Hoy, en 2025, los intereses, prioridades y valores de la sociedad son otros. Los jóvenes nacidos ya en democracia enfrentan retos como la crisis climática, la precariedad laboral, la digitalización acelerada, la emergencia habitacional o el cuestionamiento de los roles de género tradicionales. Ninguno de estos desafíos está adecuadamente recogido en el texto constitucional actual. Los derechos sociales siguen siendo meras aspiraciones no exigibles jurídicamente. El poder judicial arrastra problemas estructurales de falta de independencia. Y la monarquía, más que un símbolo de unidad es vista por muchos como una institución anacrónica, opaca y heredada de un pasado que ya no representa a la mayoría.

Nuestra sociedad no necesita una ruptura violenta, pero sí una ruptura democrática. Un nuevo proceso constituyente que no parta del trauma ni del miedo a que acabemos en una cuneta, sino del deseo de construir un marco común más justo, más abierto y representativo. Que se atreva a revisar el papel de la jefatura del Estado, el modelo de justicia, los derechos sociales, el encaje territorial, y que incorpore los desafíos del siglo XXI: crisis climática, digitalización, feminismo, pluralidad cultural.

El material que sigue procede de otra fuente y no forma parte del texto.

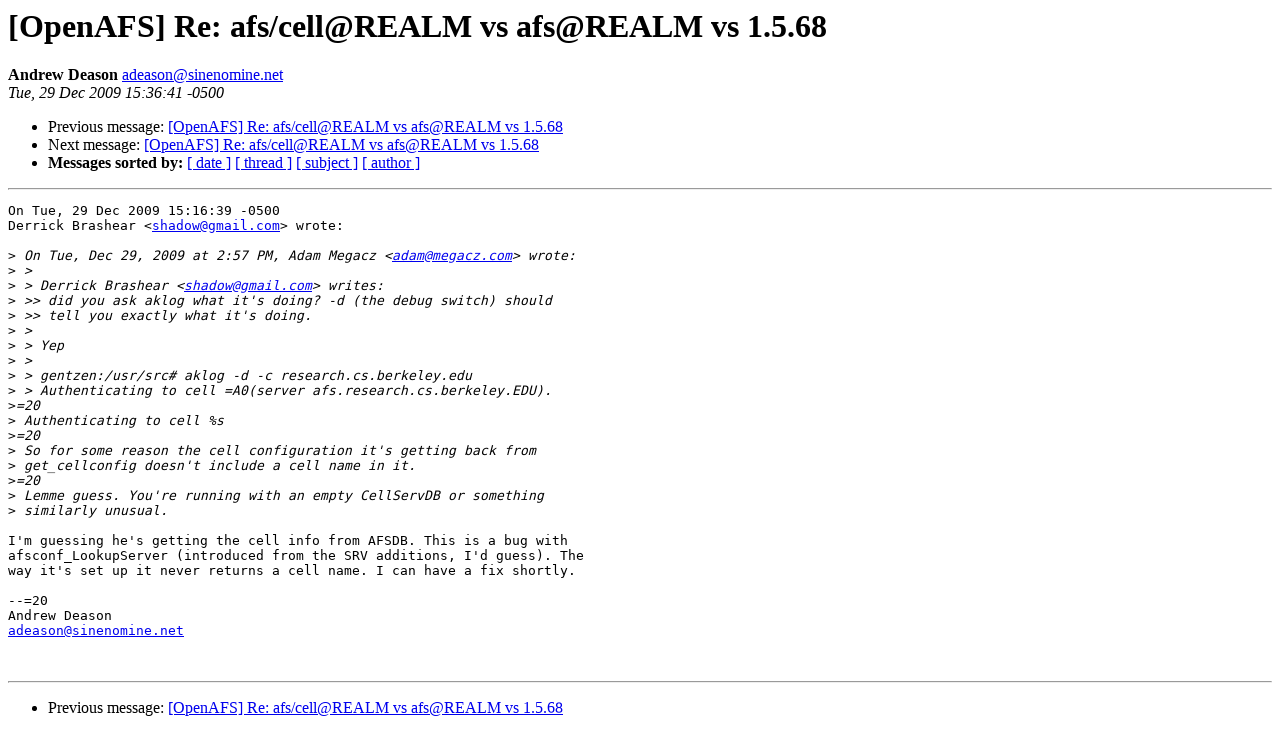

--- FILE ---
content_type: text/html
request_url: https://lists.openafs.org/pipermail/openafs-info/2009-December/032618.html
body_size: 3228
content:
<!DOCTYPE HTML PUBLIC "-//W3C//DTD HTML 3.2//EN">
<HTML>
 <HEAD>
   <TITLE> [OpenAFS] Re: afs/cell@REALM vs afs@REALM vs 1.5.68
   </TITLE>
   <LINK REL="Index" HREF="index.html" >
   <LINK REL="made" HREF="mailto:adeason%40sinenomine.net">
   <META NAME="robots" CONTENT="index,nofollow">
   
   <LINK REL="Previous"  HREF="032617.html">
   <LINK REL="Next"  HREF="032621.html">
 </HEAD>
 <BODY BGCOLOR="#ffffff">
   <H1>[OpenAFS] Re: afs/cell@REALM vs afs@REALM vs 1.5.68
   </H1>
    <B>Andrew Deason
    </B> 
    <A HREF="mailto:adeason%40sinenomine.net"
       TITLE="[OpenAFS] Re: afs/cell@REALM vs afs@REALM vs 1.5.68">adeason@sinenomine.net
       </A><BR>
    <I>Tue, 29 Dec 2009 15:36:41 -0500</I>
    <P><UL>
        <LI> Previous message: <A HREF="032617.html">[OpenAFS] Re: afs/cell@REALM vs afs@REALM vs 1.5.68
</A></li>
        <LI> Next message: <A HREF="032621.html">[OpenAFS] Re: afs/cell@REALM vs afs@REALM vs 1.5.68
</A></li>
         <LI> <B>Messages sorted by:</B> 
              <a href="date.html#32618">[ date ]</a>
              <a href="thread.html#32618">[ thread ]</a>
              <a href="subject.html#32618">[ subject ]</a>
              <a href="author.html#32618">[ author ]</a>
         </LI>
       </UL>
    <HR>  
<!--beginarticle-->
<PRE>On Tue, 29 Dec 2009 15:16:39 -0500
Derrick Brashear &lt;<A HREF="mailto:shadow@gmail.com">shadow@gmail.com</A>&gt; wrote:

&gt;<i> On Tue, Dec 29, 2009 at 2:57 PM, Adam Megacz &lt;<A HREF="mailto:adam@megacz.com">adam@megacz.com</A>&gt; wrote:
</I>&gt;<i> &gt;
</I>&gt;<i> &gt; Derrick Brashear &lt;<A HREF="mailto:shadow@gmail.com">shadow@gmail.com</A>&gt; writes:
</I>&gt;<i> &gt;&gt; did you ask aklog what it's doing? -d (the debug switch) should
</I>&gt;<i> &gt;&gt; tell you exactly what it's doing.
</I>&gt;<i> &gt;
</I>&gt;<i> &gt; Yep
</I>&gt;<i> &gt;
</I>&gt;<i> &gt; gentzen:/usr/src# aklog -d -c research.cs.berkeley.edu
</I>&gt;<i> &gt; Authenticating to cell =A0(server afs.research.cs.berkeley.EDU).
</I>&gt;<i>=20
</I>&gt;<i> Authenticating to cell %s
</I>&gt;<i>=20
</I>&gt;<i> So for some reason the cell configuration it's getting back from
</I>&gt;<i> get_cellconfig doesn't include a cell name in it.
</I>&gt;<i>=20
</I>&gt;<i> Lemme guess. You're running with an empty CellServDB or something
</I>&gt;<i> similarly unusual.
</I>
I'm guessing he's getting the cell info from AFSDB. This is a bug with
afsconf_LookupServer (introduced from the SRV additions, I'd guess). The
way it's set up it never returns a cell name. I can have a fix shortly.

--=20
Andrew Deason
<A HREF="mailto:adeason@sinenomine.net">adeason@sinenomine.net</A>


</PRE>
<!--endarticle-->
    <HR>
    <P><UL>
        <!--threads-->
	<LI> Previous message: <A HREF="032617.html">[OpenAFS] Re: afs/cell@REALM vs afs@REALM vs 1.5.68
</A></li>
	<LI> Next message: <A HREF="032621.html">[OpenAFS] Re: afs/cell@REALM vs afs@REALM vs 1.5.68
</A></li>
         <LI> <B>Messages sorted by:</B> 
              <a href="date.html#32618">[ date ]</a>
              <a href="thread.html#32618">[ thread ]</a>
              <a href="subject.html#32618">[ subject ]</a>
              <a href="author.html#32618">[ author ]</a>
         </LI>
       </UL>
</body></html>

Si no se hace, la Constitución de 1978 seguirá vaciándose de contenido hasta que solo quede su forma, defendida por quienes ya ni creen en ella, pero saben que sin ella perderían el control. Y entonces no será una crisis constitucional. Será una crisis de legitimidad, de régimen, de sentido.

El fracaso del 15M y la neutralización de Podemos no fueron accidentes. Fueron síntomas de un sistema que prefiere destruir cualquier disidencia antes que abrirse a la posibilidad del cambio. Pero los consensos que se imponen a fuerza de miedo terminan por resquebrajarse.